TEXT UNDER STUDY
# My new man...



## Kittykat7 (Jul 13, 2012)

This is why I am not allowed in pet stores anymore. LOL










Went to Petco today and found this handsome guy! He is a Halfmoon Double tail. Is he pastel? Piebald? He sure is gorgeous and I just had to have him.


----------



## registereduser (Jul 30, 2010)

There were several blue & whites at my Petco yesterday, I had a hard time resisting!


----------



## Pilot00 (Jul 24, 2012)

The betta bug bites again!

Isn't he a cutie or what?


----------



## Bettanewbie60 (Jun 26, 2012)

Omgosh...he is amazing! He is pie bald, not sure what his body color would be called though, I'm still learning all the terminology. I love finding guys like this at the pet store. I need to stay away from there myself...I just put all of my guys in new, bigger tanks...which leaves me with three empty bowls..this is not good. I need to hide the bowls ha ha ha.


----------



## registereduser (Jul 30, 2010)

Bettanewbie60 said:


> which leaves me with three empty bowls..this is not good. I need to hide the bowls ha ha ha.


come over to the darkside BN60 :twisted:


----------



## Pilot00 (Jul 24, 2012)

registereduser said:


> come over to the darkside BN60 :twisted:


Do you have cookies?


----------



## Sceven (May 22, 2012)

KittyKat, he is beautiful. I want another one so bad. And don't believe them, they lie about the cookies, then your locked in a two year contract guarding some death-whatever and rebels blow it up. Its a really hard contract to get out of.


----------



## megaredize (May 21, 2012)

INFORMATION SUPPLIED
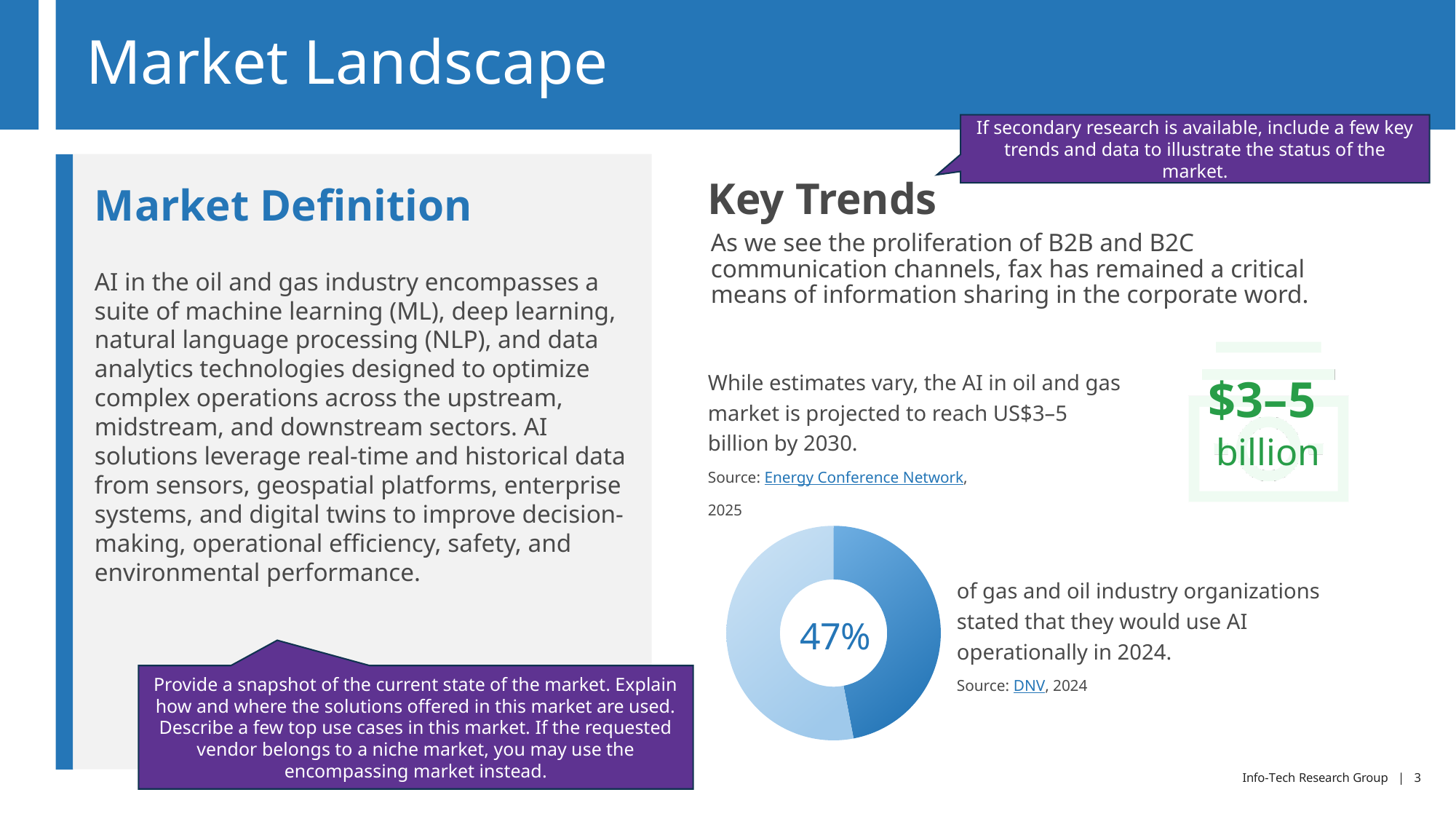
What share of the donut chart does the darker blue slice represent? 47% What kind of chart is shown on the slide? Donut (pie) chart Does the donut chart include a legend? No According to the text beside the donut chart, what does the 47% represent? Gas and oil industry organizations that stated they would use AI operationally in 2024 How many slices does the donut chart have? 2 What source is cited for the 47% figure in the donut chart? DNV, 2024 What percentage is printed in the centre of the donut chart? 47% Is the value shown in the donut chart greater or less than 50%? less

WHAT IS NEEDED
Please copy the stretch of the betta fish thread from "## Sceven (May" through "(May 21, 2012)" word for word. The material isn't needed here.

WRITTEN RESPONSE
## Sceven (May 22, 2012)

KittyKat, he is beautiful. I want another one so bad. And don't believe them, they lie about the cookies, then your locked in a two year contract guarding some death-whatever and rebels blow it up. Its a really hard contract to get out of.


----------



## megaredize (May 21, 2012)